Nach innen mobilisieren die Verbände zunächst mit abwechslungsreichen Freizeitangeboten für Jugendliche und einem attraktiven Gemeinschaftsgefühl. Dahinter kommt die aggressive ultranationalistische Ideologie zum Vorschein, die z.B. in Wochenendseminaren vermittelt wird. Neben den ideologischen Schulungen werden in Seminaren aber auch Strategien der Öffentlichkeitsarbeit vermittelt. Die heutigen Vereine zeigen ein weites Aktionsfeld von Vereinsarbeit und Internetpräsenz und somit auch die Bereitschaft zur Anpassung an die durchaus modernen Lebenswelten ihrer Zielgruppen. Im Zentrum steht jedoch die Vermittlung ultranationalistischer Ideologie.

Der türkische Rechtsextremismus arbeitet mit starken Feinbildern; so werden z.B. Juden, Christen, Armenier und Aleviten systematisch abgewertet. Wie vereinbaren die von Ihnen interviewten Frauen diese Feindbilder mit ihrem Leben in einer pluralen Gesellschaft? Wo finden sich Widersprüche oder Konflikte?
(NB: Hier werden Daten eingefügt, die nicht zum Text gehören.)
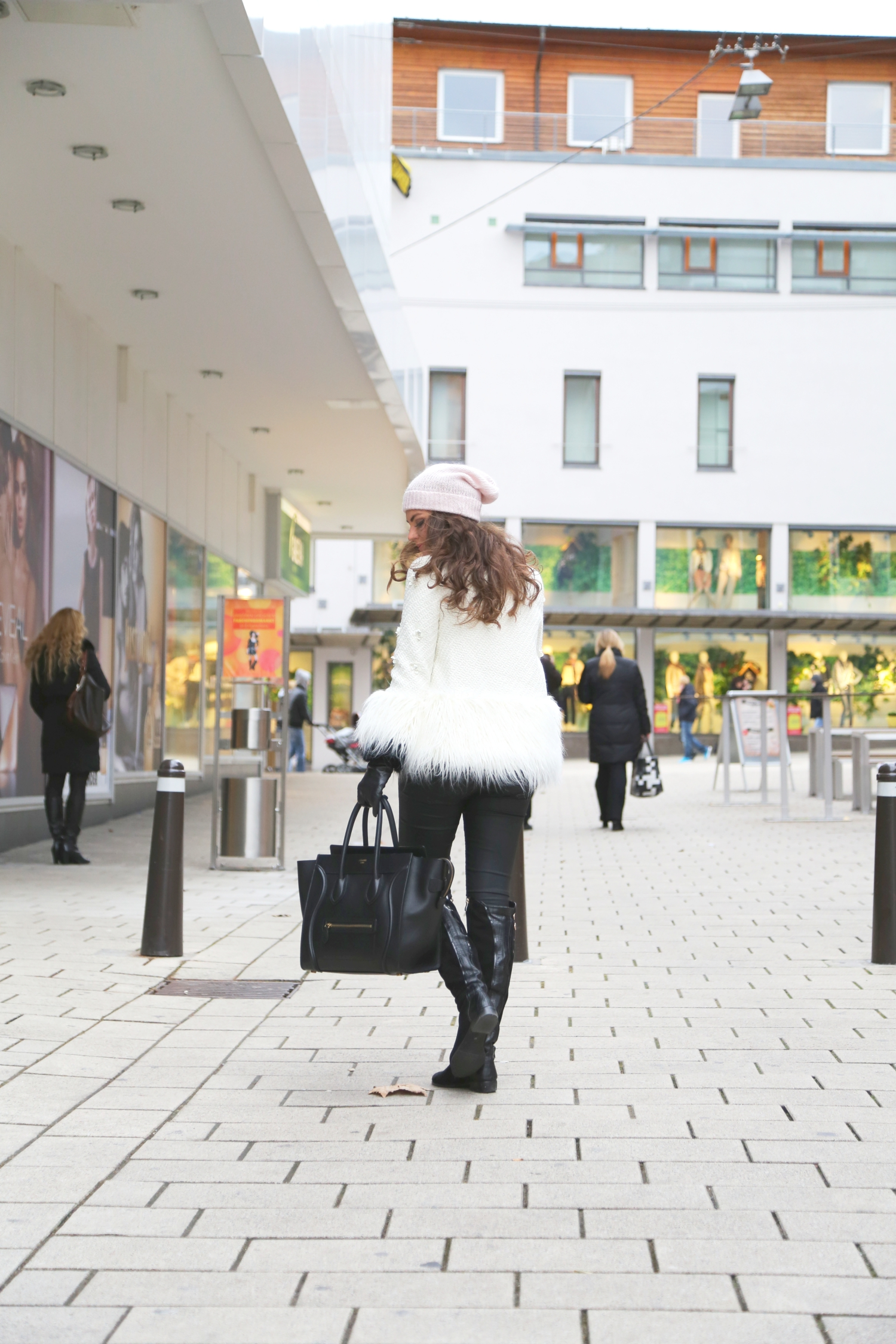 outfit-winter-white-coat-celine-luggage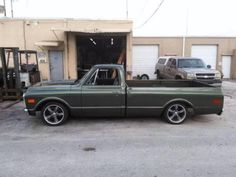 1971 Chevy C10 for sale (FL) - $27,000 '71 Chevy C-10 Pick Up All Original ; Numbers Matching 23,000 Miles. 2 Doors. RWD. Clean title. Metallic Green exterior paint. Black / White ; Cloth & Vinyl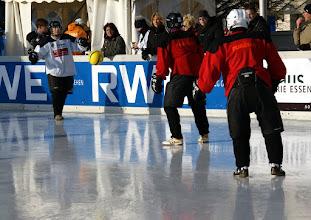 Photo: Polar Soccer WM 2011 -Wenigstens der Ball kennt seinen Weg
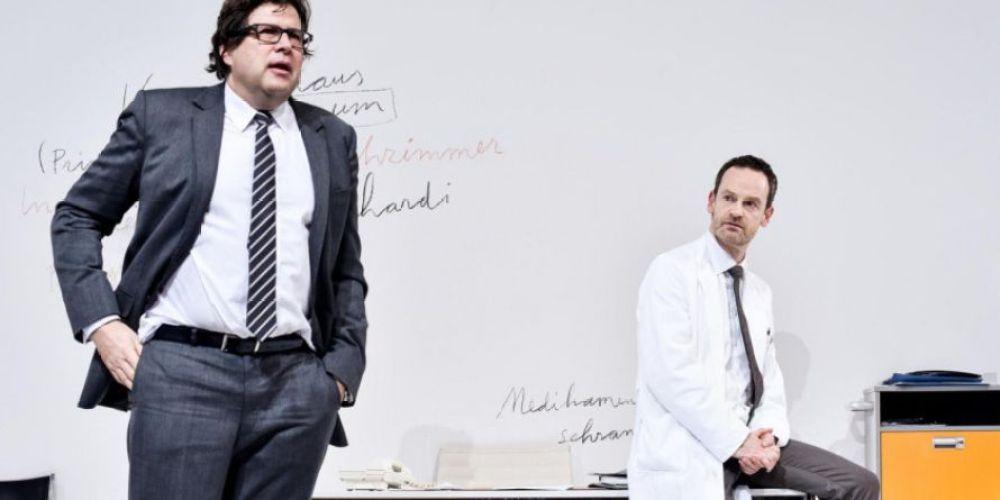 Professor Dr. Flint (Hans-Jochen Wagner) et Dr. Bernhardi (Jörg Hartmann) © 2016 Arno Declair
Zunächst wird die offensive Verteidigungshaltung von ultranationalistischen Überzeugungen und deren Symboliken deutlich. Diese ist notwendig, um den positiven aber dennoch brüchigen Bezug der eigenen Identität auf die türkische Nation aufrechtzuerhalten. Diese Identität wird vielfältig angegriffen und zur Abwehr werden miteinander verwobene Strategien der Relativierung, Überhöhung, Verdrängung und Externalisierung sichtbar. Durch diese Strategien versuchen die Frauen die Deutungshoheit über die Begriffe zurückzuerlangen.
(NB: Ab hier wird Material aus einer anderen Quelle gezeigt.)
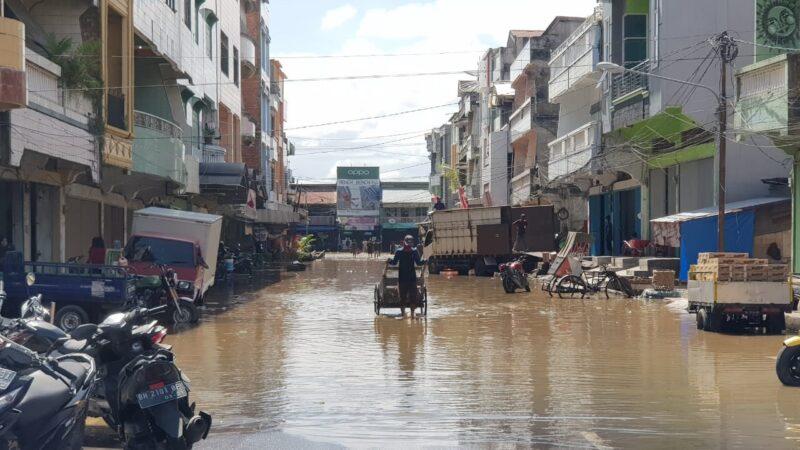 Salah Satu Ruas Jalan di dalam Kota Kuala Tungkal jalan Asia digenangi Air Dalam. [FORO : JambiNET]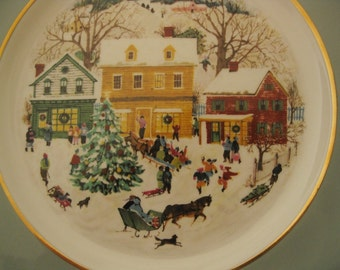 Vintage 1980 Avon Christmas Plate, Wedgwood, Gold Trim, Country Christmas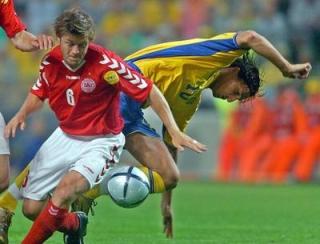Švedski napadalec Zlatan Ibrahimovic in danski branilec Thomas Helveg.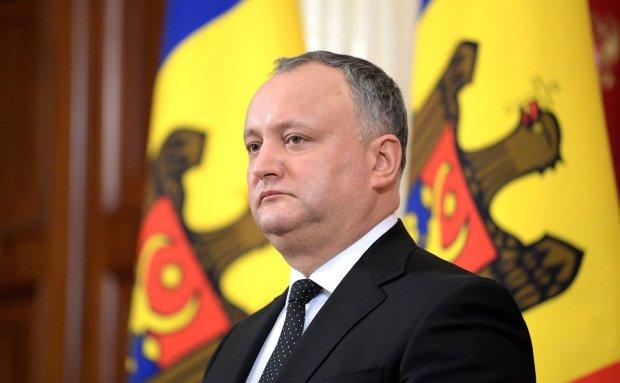 Дружка Путина вышвырнули из президенсткого кресла: подробности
So kommt es zu einer Relativierung ultranationalistischer Positionen durch die Verbreitung eines allgemeinen Gleichheitspostulats. Es wird beständig und ausnahmslos die Gleichwertigkeit aller Menschen, Kulturen, Religionen und Nationen betont. Diese Gleichwertigkeit, konstruiert als ein friedliches Nebeneinander von geschlossenen Entitäten, ist so lange artikulierbar, bis es eine Bedrohung der türkischen Homogenität darstellt. Auch eine Entpolitisierung ultranationalistischer Symboliken zählt zu den Relativierungsstrategien, ebenso wie der Verweis auf die deutsche Geschichte oder deutsche Neonazis. Im Sinne des Europäischen Türkentums wird der Ultranationalismus zur Kulturpflege kleingeredet.

Bezogen auf die Existenz offensichtlich rassistischer oder antisemitischer Vereinsmitglieder, die eine Gefahr für den interkulturellen Ruf der Verbände darstellen könnten, sind auch Strategien der Distanzierung und Externalisierung sichtbar. So handele es sich um »die Älteren«, »fehlende Bildung« oder schlichtweg »Idioten, die das übertreiben«.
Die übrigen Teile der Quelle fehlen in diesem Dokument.